-- Begin Source extract --

And the president had signed off on it. And a guy by the name of Stephen Miller killed it. And this is a guy who's never gotten a single vote. Three or four years ago was a junior aide to Jeff Sessions who has somehow hijacked our immigration policy and found a willing person to work with in President Trump. And the Democrats, I think, what they need to do is go back to that proposal, which is this is a complicated issue.

You can't just build a wall and say it's done. And you need to deal with DACA, you need to deal with putting more money at the border. And again I think Democrats I think instinctually are afraid of this issue because it is a wedge issue. It is an emotional issue, but they shouldn't be afraid now. I think it can be a very powerful one for them in 2020.

CABRERA: Matt Lewis, if it is Stephen Miller who is sort of orchestrating the immigration policy or position of this administration right now, we know he had a hand in it with Ron Vitello and his nomination being pulled from being the head of ICE, should we be bracing for an even -- even more intensified border crisis?

-- End Source extract --

-- Problem details --
Answer these questions using the transcript excerpt above:
(a) What position does the first speaker say Stephen Miller held three or four years ago?
(b) Besides building a wall, what two things does the first speaker say need to be dealt with?
(c) Whose nomination to head ICE does Cabrera say was pulled?

-- Begin Extracted material --

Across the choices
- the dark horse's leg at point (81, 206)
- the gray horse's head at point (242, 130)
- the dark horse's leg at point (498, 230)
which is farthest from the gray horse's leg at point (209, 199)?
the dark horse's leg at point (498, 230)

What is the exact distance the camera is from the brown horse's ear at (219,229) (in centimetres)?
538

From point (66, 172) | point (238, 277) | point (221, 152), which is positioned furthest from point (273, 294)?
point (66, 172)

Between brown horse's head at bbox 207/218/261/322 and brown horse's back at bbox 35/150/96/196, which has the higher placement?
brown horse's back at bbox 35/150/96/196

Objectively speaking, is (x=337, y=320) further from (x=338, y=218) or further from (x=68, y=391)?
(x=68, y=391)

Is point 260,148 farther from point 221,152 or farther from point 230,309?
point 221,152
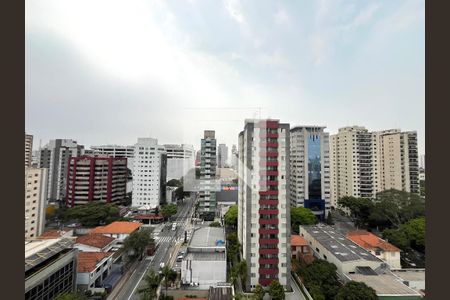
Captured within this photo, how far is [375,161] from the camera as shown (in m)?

-- End Extracted material --

-- Result below --
(a) A junior aide to Jeff Sessions.
(b) DACA and putting more money at the border.
(c) Ron Vitello's.